MY ROLE
YEAR
UI/UX Designer
2024
When the organizing leads opened up the roles for the website, I knew this was my shot.
I wasn’t just joining a team, I was stepping into the core of it.
My responsibility? To take complete ownership of the website. From planning the sections and creating the flow to deciding how we’d reflect the TEDx brand in a way that felt fresh, bold, and "us."
This wasn’t a project. It was real. With deadlines, expectations, and a live audience.
This was the first site I ever shipped to a live audience. The pressure was real, but so was the reward.
Lead Designer & Developer for the TEDxSJEC website
Created a modular layout to accommodate speaker updates, event details, and volunteer sections.
Maintained brand alignment with the TEDx design system while adding our own creative edge.

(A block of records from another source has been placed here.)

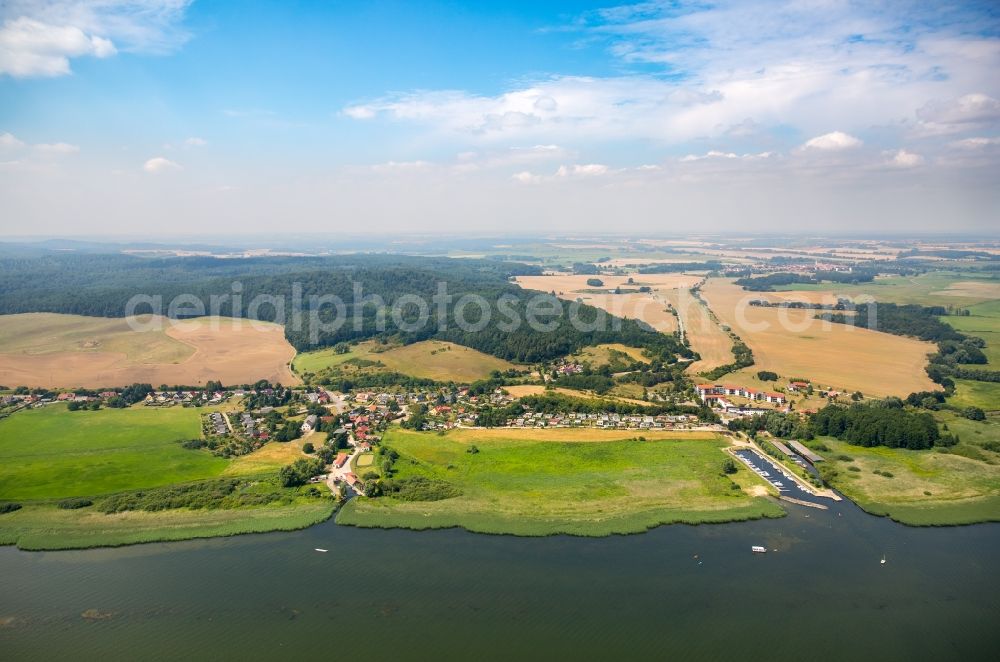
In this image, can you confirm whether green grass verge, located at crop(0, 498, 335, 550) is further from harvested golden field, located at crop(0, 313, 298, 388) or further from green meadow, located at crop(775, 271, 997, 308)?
green meadow, located at crop(775, 271, 997, 308)

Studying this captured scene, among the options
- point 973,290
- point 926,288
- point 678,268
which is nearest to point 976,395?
point 926,288

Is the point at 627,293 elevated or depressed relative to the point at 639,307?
elevated

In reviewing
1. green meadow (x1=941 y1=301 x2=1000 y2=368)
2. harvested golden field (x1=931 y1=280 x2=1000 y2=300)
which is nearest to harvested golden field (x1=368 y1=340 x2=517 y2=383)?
green meadow (x1=941 y1=301 x2=1000 y2=368)

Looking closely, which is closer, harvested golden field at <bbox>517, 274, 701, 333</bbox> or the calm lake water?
the calm lake water

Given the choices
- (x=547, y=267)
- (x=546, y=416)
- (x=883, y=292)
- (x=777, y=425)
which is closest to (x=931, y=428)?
(x=777, y=425)

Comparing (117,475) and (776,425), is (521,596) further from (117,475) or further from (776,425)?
(117,475)
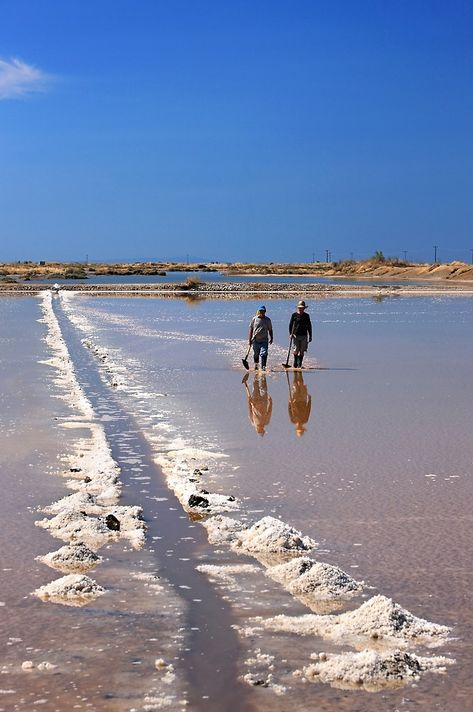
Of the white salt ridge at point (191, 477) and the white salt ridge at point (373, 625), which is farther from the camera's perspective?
the white salt ridge at point (191, 477)

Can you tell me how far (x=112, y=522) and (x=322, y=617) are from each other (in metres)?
2.20

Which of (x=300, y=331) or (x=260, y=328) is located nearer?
(x=260, y=328)

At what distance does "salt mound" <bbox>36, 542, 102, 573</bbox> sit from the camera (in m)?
6.18

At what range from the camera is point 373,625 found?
5.05m

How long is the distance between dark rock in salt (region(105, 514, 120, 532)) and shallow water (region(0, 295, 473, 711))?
0.28 meters

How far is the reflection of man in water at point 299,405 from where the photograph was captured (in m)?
12.0

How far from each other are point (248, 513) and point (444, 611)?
2.38m

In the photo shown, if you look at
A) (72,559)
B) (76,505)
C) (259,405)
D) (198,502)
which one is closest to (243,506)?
(198,502)

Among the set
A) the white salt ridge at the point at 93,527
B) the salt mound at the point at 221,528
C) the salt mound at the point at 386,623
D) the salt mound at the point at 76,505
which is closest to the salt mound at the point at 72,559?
the white salt ridge at the point at 93,527

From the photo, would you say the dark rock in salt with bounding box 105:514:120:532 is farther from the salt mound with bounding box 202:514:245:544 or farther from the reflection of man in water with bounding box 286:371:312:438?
the reflection of man in water with bounding box 286:371:312:438

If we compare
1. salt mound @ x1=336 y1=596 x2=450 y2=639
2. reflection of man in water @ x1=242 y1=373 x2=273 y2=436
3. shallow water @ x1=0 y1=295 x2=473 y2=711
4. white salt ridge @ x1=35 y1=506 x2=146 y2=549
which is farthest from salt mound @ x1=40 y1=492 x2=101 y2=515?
reflection of man in water @ x1=242 y1=373 x2=273 y2=436

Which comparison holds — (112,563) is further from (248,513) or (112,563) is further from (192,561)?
(248,513)

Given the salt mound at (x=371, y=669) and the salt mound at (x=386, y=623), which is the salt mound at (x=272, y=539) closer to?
the salt mound at (x=386, y=623)

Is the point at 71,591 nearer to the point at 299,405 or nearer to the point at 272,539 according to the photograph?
the point at 272,539
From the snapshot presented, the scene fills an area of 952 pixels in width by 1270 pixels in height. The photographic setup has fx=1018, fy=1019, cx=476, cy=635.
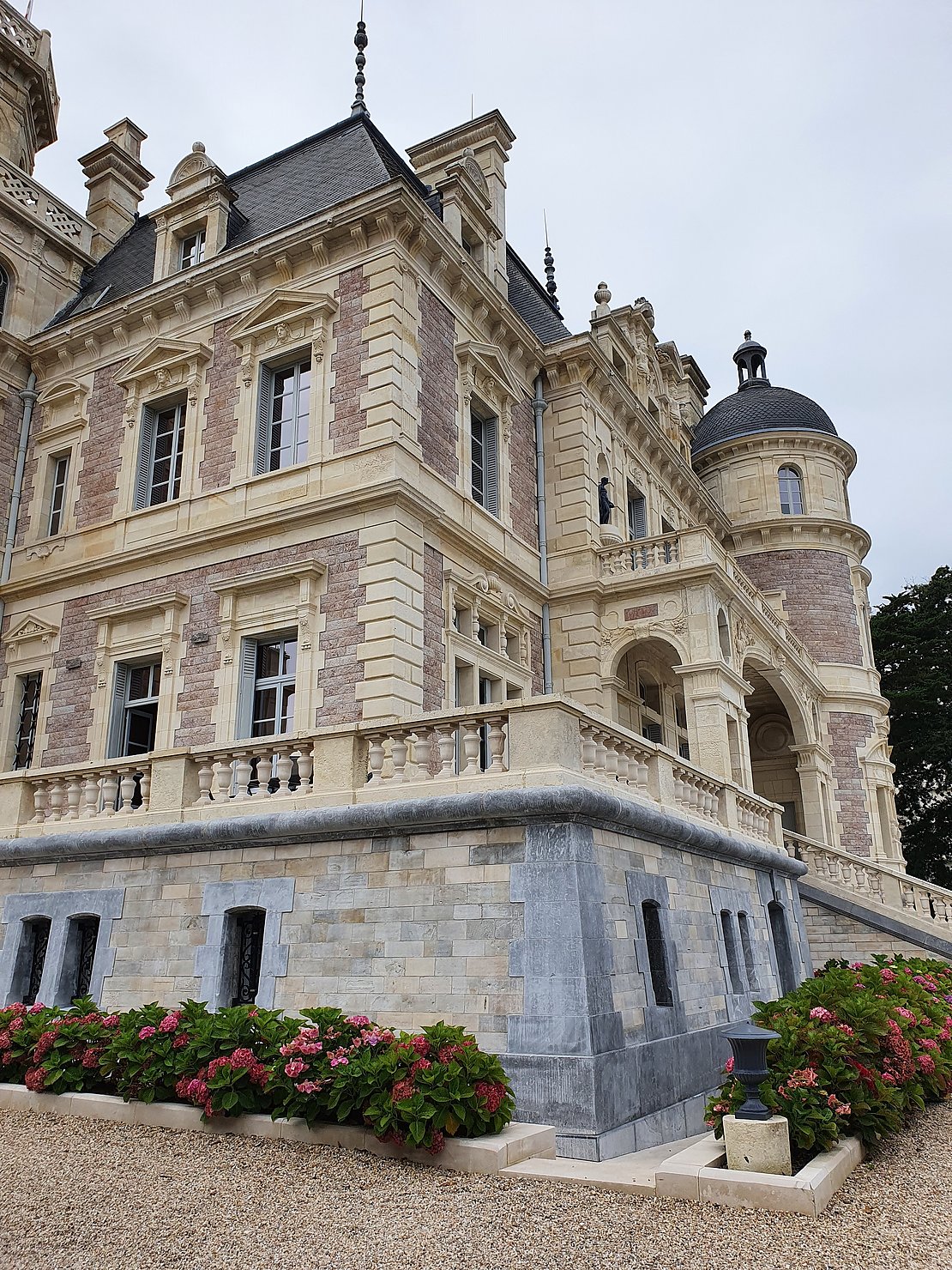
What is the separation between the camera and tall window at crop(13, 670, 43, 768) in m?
17.4

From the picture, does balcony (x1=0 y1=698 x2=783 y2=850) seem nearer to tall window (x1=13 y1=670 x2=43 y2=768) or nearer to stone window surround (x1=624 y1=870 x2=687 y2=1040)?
stone window surround (x1=624 y1=870 x2=687 y2=1040)

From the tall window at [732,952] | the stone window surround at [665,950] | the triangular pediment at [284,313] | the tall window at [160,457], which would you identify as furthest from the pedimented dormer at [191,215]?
the tall window at [732,952]

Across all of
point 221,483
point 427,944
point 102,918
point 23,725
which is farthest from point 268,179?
point 427,944

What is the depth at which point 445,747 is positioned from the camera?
34.4 ft

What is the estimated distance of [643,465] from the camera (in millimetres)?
23562

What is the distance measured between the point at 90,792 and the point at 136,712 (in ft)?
12.3

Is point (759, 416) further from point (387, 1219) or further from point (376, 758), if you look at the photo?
point (387, 1219)

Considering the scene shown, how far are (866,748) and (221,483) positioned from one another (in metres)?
18.5

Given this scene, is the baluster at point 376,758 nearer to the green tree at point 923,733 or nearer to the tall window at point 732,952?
the tall window at point 732,952

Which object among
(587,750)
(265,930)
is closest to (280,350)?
(587,750)

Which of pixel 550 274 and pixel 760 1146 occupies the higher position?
pixel 550 274

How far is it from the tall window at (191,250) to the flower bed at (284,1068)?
13592 mm

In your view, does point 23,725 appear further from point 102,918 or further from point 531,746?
point 531,746

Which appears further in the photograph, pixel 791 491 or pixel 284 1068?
pixel 791 491
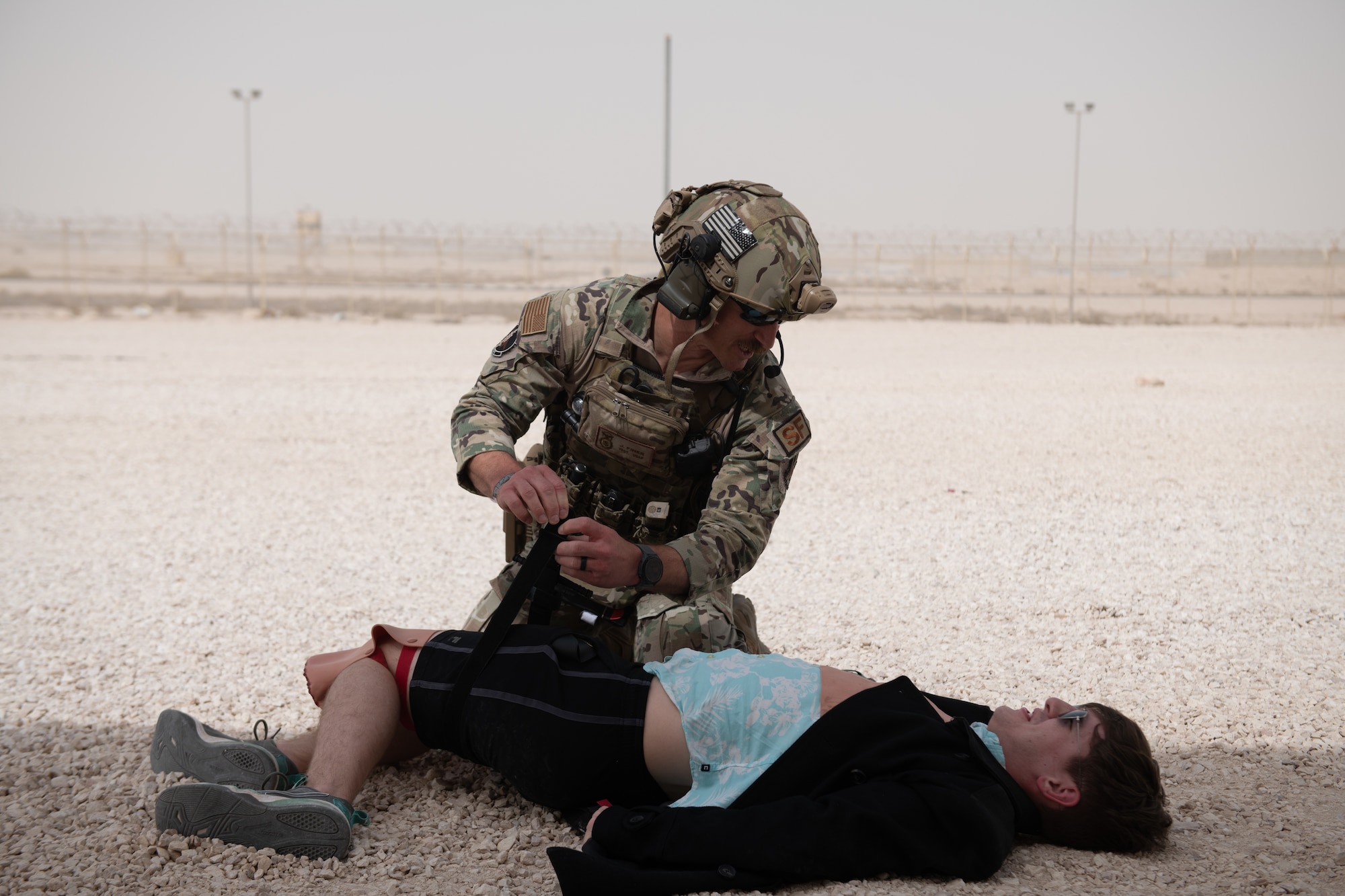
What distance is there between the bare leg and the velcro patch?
954 millimetres

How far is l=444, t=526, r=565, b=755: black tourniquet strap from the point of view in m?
2.88

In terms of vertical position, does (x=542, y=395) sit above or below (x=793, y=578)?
above

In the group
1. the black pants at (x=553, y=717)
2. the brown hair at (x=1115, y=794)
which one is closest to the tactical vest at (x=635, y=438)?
the black pants at (x=553, y=717)

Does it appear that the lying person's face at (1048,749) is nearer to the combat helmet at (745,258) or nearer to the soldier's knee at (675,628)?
the soldier's knee at (675,628)

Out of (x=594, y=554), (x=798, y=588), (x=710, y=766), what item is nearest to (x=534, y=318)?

Built the entire site on Framer, optimized for responsiveness and performance.
Collaborated closely with content, video, and logistics teams to keep every update synced and live.
A fully responsive, performance-optimized site built and launched weeks before the event
Helped drive ticket interest and speaker engagement through sleek design and UX
Adhered to strict TEDx brand guidelines while still crafting a unique identity for our campus
Strengthened my ability to work in a multi-disciplinary team, where feedback loops mattered
Felt the satisfaction of seeing something I built from scratch go live — and serve its purpose
What I Learned
My first real taste of team collaboration under real-world pressure
The difference between designing for yourself vs designing for others who depend on you
How to balance personal creativity with global brand rules (TEDx)
That the rush of going live with your first public site? Unmatched.